* _Activities_:
**A.** In the anecdotes about health misunderstandings, how old was the commenter when trying to correct the friend who feared turning fat into muscle?
**B.** Pick up the anecdotes about health misunderstandings after their final sentence and carry on the text.

* _Text under study_:
Independent Of Other
A commenter said, “My friend wanted to lose weight, but she didn’t want to do any exercise because she didn’t want to ‘turn her fat into muscle.’ Not in a figurative sense either – she honestly thought that if she started exercising in any capacity, she’d get massive, bodybuilder muscles because she had so much fat. I tried to tell her that fat and muscle are two different things you lose and gain independently, but as I was 19 at the time, she believed her (idiot) gym teacher over me.”
You Don’t Say….
This user shared, “I overheard a girl on the bus talking to her friend. She was very angry because she discovered a few days ago that she was pregnant. She said, “But my boyfriend was so sweet! He wanted to take care of me, ya know? He told me the pill would make me fat and sick, so he took it for me! But I’m sure he forgot his pill sometimes because I will have a baby now!”
The Apocalypse
This poster mentioned, “A doctor I dated told me this: A patient comes in complaining of severe knee pain. “I just want a cortisone shot, doc.” “You know that a shot will just stop the pain temporarily. You should really talk to an orthopedic surgeon about surgery–a more permanent solution.” “I’m not interested in a permanent solution” “What? Why not?” “Well, doc, as you know, the apocalypse is coming in a few months…”

* _Extracted entries_:

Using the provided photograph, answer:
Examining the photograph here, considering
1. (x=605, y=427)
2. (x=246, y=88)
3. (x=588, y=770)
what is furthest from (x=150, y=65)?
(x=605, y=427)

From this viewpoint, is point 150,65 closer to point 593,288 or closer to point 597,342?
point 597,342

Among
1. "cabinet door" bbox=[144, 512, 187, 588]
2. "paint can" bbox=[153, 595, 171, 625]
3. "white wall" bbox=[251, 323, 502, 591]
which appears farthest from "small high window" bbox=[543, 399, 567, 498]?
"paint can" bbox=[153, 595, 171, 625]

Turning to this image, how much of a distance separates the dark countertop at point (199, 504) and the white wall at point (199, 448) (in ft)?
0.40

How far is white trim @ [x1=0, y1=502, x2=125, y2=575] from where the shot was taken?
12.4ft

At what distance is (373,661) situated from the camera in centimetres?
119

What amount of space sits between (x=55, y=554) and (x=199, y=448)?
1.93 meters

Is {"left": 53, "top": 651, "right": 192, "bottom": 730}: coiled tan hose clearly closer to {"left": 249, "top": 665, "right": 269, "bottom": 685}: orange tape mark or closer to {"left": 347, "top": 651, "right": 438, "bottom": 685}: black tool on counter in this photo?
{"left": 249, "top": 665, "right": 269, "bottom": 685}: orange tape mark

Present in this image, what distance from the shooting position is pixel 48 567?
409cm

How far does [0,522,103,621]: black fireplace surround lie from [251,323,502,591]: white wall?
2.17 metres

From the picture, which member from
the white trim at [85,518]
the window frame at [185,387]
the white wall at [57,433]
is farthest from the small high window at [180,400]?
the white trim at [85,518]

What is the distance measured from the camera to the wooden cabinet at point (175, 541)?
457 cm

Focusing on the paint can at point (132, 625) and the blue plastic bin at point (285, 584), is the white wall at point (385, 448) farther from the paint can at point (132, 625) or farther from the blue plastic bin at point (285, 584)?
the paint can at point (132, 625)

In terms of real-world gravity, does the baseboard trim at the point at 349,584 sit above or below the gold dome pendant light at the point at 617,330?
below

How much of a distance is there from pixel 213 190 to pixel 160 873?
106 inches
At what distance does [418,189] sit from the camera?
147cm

* _Answer list_:
**A.** 19 years old.

**B.**
Half And Half
A user commented, “My friend was talking about a 24 oz 10% ABV alcoholic beverage and said that it “only counted as two beers because the first 12 oz was 5% and the second 12 ounces was also 5%”. I had to explain to her what a percentage by volume meant. This person is an accounting major with good grades in a well-respected program….”
Guys In White Coats
This Redditor commented, “I was helping a guest with lightbulbs at work. She was furious at the new CFL bulbs because if you break one, ” you need to call the guys in white coats and pay thousands of dollars for them to clean it up for you” because of all the mercury in the bubs. When I tried to explain just how little mercury there was and that it was legal and safe for her to clean it up, she threatened to have me thrown in jail for attempted murder through mercury poisoning.”
Not How That Works
Finally, a Redditor shared, “My friend’s girlfriend thinks she can get pregnant by sitting on his lap. She is 24 years old and a graduate of UVA.”